- Soal Latihan 1 -
Jawab pertanyaan berikut dari teks tentang teologi biblika.
(a) Menurut teks itu, istilah teologi biblika secara luas dipakai untuk menunjuk gerakan yang antagonistik terhadap apa?
(b) Dari apa gerakan teologi biblika berawal?
(c) Buku apa yang menurut Brevard Childs menandai kematian gerakan itu pada tahun 1963?
- Soal Latihan 2 -
Sunting teks tentang teologi biblika. Tulis ulang semua bagian mulai dari "ISTILAH TEOLOGI BIBLIKA" sampai ke "dari teologi biblika.", lalu ganti "iman evangelikal" dengan "iman Kristen".

ISTILAH TEOLOGI BIBLIKA dapat digunakan dengan cara-cara yang berbeda. Meskipun dalam bagian ini penggunaannya difokuskan pada suatu metode khusus dalam studi teologi, namun harus dimengerti bahwa istilah itu secara luas digunakan untuk menunjuk pada suatu gerakan yang pada dasarnya antagonistik terhadap iman evangelikal. Penggunaan yang bersifat negatif di sini dimaksudkan dan dimunculkan sebelum adanya pembahasan tentang arti yang sah dari teologi biblika.
Pada awalnya, istilah ini digunakan untuk menjelaskan gerakan teologi biblika. Gerakan ini berawal dari liberalisme dan neo-ortodoksi. Gerakan ini muncul dalam karya tulis Walther Eichordt volume pertama tentang teologi PL di tahun 1933 yang berakhir dengan publikasi karya kedua von Rad tentang teologi PL yang diterbitkan pada tahun 1960.1 Brevard Childs menyatakan bahwa gerakan itu mengalami kematiannya pada tahun 1963 dengan dicetaknya buku Honest To God dari A. T. Robinson.

- Daftar Catatan -
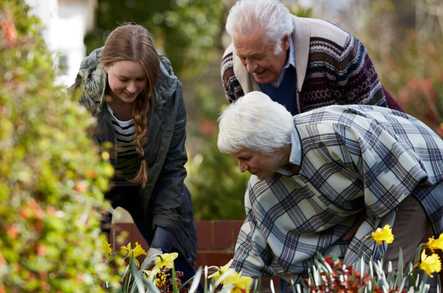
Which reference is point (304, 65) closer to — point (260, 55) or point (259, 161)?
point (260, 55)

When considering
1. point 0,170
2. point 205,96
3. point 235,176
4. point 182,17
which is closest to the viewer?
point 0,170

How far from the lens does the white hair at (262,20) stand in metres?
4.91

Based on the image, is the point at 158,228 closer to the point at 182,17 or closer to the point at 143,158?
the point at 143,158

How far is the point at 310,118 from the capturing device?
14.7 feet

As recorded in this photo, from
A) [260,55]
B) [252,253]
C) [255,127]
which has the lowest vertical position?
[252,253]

==

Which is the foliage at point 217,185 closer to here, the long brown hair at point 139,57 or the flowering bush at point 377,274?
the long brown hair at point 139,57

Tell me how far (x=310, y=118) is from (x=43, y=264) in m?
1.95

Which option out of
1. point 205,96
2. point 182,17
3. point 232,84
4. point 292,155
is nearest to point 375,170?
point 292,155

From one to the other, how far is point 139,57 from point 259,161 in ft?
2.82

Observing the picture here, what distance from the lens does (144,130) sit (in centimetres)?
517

- Jawaban 1 -
(a) Iman evangelikal.
(b) Dari liberalisme dan neo-ortodoksi.
(c) Buku Honest To God dari A. T. Robinson.

- Jawaban 2 -
ISTILAH TEOLOGI BIBLIKA dapat digunakan dengan cara-cara yang berbeda. Meskipun dalam bagian ini penggunaannya difokuskan pada suatu metode khusus dalam studi teologi, namun harus dimengerti bahwa istilah itu secara luas digunakan untuk menunjuk pada suatu gerakan yang pada dasarnya antagonistik terhadap iman Kristen. Penggunaan yang bersifat negatif di sini dimaksudkan dan dimunculkan sebelum adanya pembahasan tentang arti yang sah dari teologi biblika.